======== Trecho da página ========

Dentre os atos praticados pelo tabelião de notas está o reconhecimento de firma, que consiste no ato pelo qual o notário atesta a autoria de uma assinatura em um documento que lhe é apresentado. Tal ato reveste-se de segurança jurídica no sentido de auferir uma maior autenticidade ao documento apresentado, uma vez que uma assinatura reconhecida pelo cartório aumenta a presunção de veracidade da mesma e afasta dúvidas quanto à sua procedência em um documento firmado. A ausência de um reconhecimento de firma poderia abrir margem, por exemplo, à uma falsificação, que poderia resultar em uma discussão no juízo cível para atestar a autenticidade da autoria, ou até mesmo se enquadrar em uma situação fraudulenta, que poderia configurar o crime de Estelionato, previsto no artigo 171 do Código Penal, sendo que em ambos os casos haveria lesão a direito da parte e levaria mais discussões e litígios para a análise do Poder Judiciário.
Outro ato que é praticado pelo tabelião de notas é a lavratura de procuração pública, onde o interessado, que será denominado outorgante, poderá nomear uma pessoa de sua confiança, denominado outorgado procurador, para agir em seu nome conforme finalidade que especificar. Um exemplo de situação que poderá ser lavrada uma procuração é quando há a outorga de poderes para representar alguém junto ao INSS - Instituto Nacional do Seguro Social. Casos comuns são idosos, com reduzida capacidade de locomoção, outorgando poderes a pessoas de sua confiança para que retirem seus benefícios de aposentadoria junto às instituições bancárias. Em casos mais delicados, como por exemplo, de moléstia, o INSS exige que o mandato seja lavrado em cartório, perante o tabelião de notas que irá averiguar as condições da pessoa outorgada, principalmente no que tange à capacidade expressão de vontade. Caso o tabelião, conforme seu juízo e entendimento percebam que a pessoa não está em pleno gozo das faculdades mentais para praticar tal ato, o mesmo irá rejeitar com base na segurança jurídica que o cartório oferece e também na proteção dos direitos daquela pessoa. No contrário, sem essa atenção especial por parte dos cartórios, poderia abrir margem também a fraude, podendo a pessoa nessas condições ser vítima de golpes e acabar tendo que recorrer ao Judiciário para socorrer aos seus direitos.
Não excluindo a importância dos demais atos praticados pelos notários, evidenciando apenas os citados acima, resta claro como atos desempenhados pelos tabeliães de notas são dotados de segurança jurídica, protegem direitos das partes que buscam seus serviços e evitam litígios na medida do possível.

========

Exercício rápido:
Segundo o trecho sobre os atos do tabelião de notas, que crime uma situação fraudulenta poderia configurar na ausência de reconhecimento de firma, e em que dispositivo legal ele está previsto?

======== Trechos dos dados ========

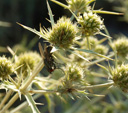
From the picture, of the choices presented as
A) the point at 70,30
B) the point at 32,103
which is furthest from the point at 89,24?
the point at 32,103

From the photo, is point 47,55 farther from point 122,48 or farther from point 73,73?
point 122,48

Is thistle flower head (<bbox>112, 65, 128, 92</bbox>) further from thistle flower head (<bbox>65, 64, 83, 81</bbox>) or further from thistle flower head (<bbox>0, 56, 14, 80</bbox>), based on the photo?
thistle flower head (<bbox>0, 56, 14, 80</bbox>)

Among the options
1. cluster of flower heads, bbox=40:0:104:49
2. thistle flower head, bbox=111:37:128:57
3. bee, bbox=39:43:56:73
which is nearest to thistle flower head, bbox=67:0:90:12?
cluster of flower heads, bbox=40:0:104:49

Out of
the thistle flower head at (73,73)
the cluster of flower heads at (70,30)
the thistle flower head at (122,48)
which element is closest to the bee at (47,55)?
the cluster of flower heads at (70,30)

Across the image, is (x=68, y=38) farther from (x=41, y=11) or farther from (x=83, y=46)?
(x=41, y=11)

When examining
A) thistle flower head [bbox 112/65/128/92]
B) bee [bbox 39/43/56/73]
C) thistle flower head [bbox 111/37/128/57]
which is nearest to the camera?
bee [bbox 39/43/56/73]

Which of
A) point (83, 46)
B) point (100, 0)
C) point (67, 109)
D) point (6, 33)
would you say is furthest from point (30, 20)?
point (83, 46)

========
======== Trechos dos dados ========

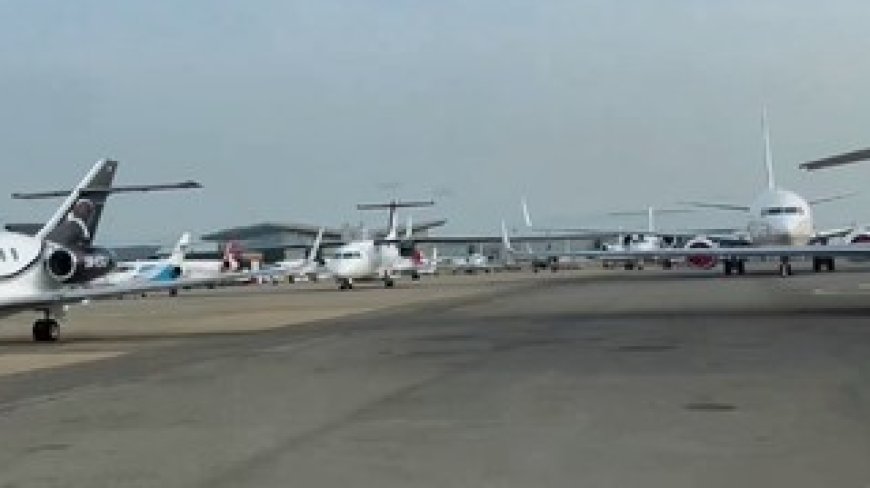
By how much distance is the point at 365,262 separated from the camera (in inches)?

========

Resolução:
O crime de Estelionato, previsto no artigo 171 do Código Penal.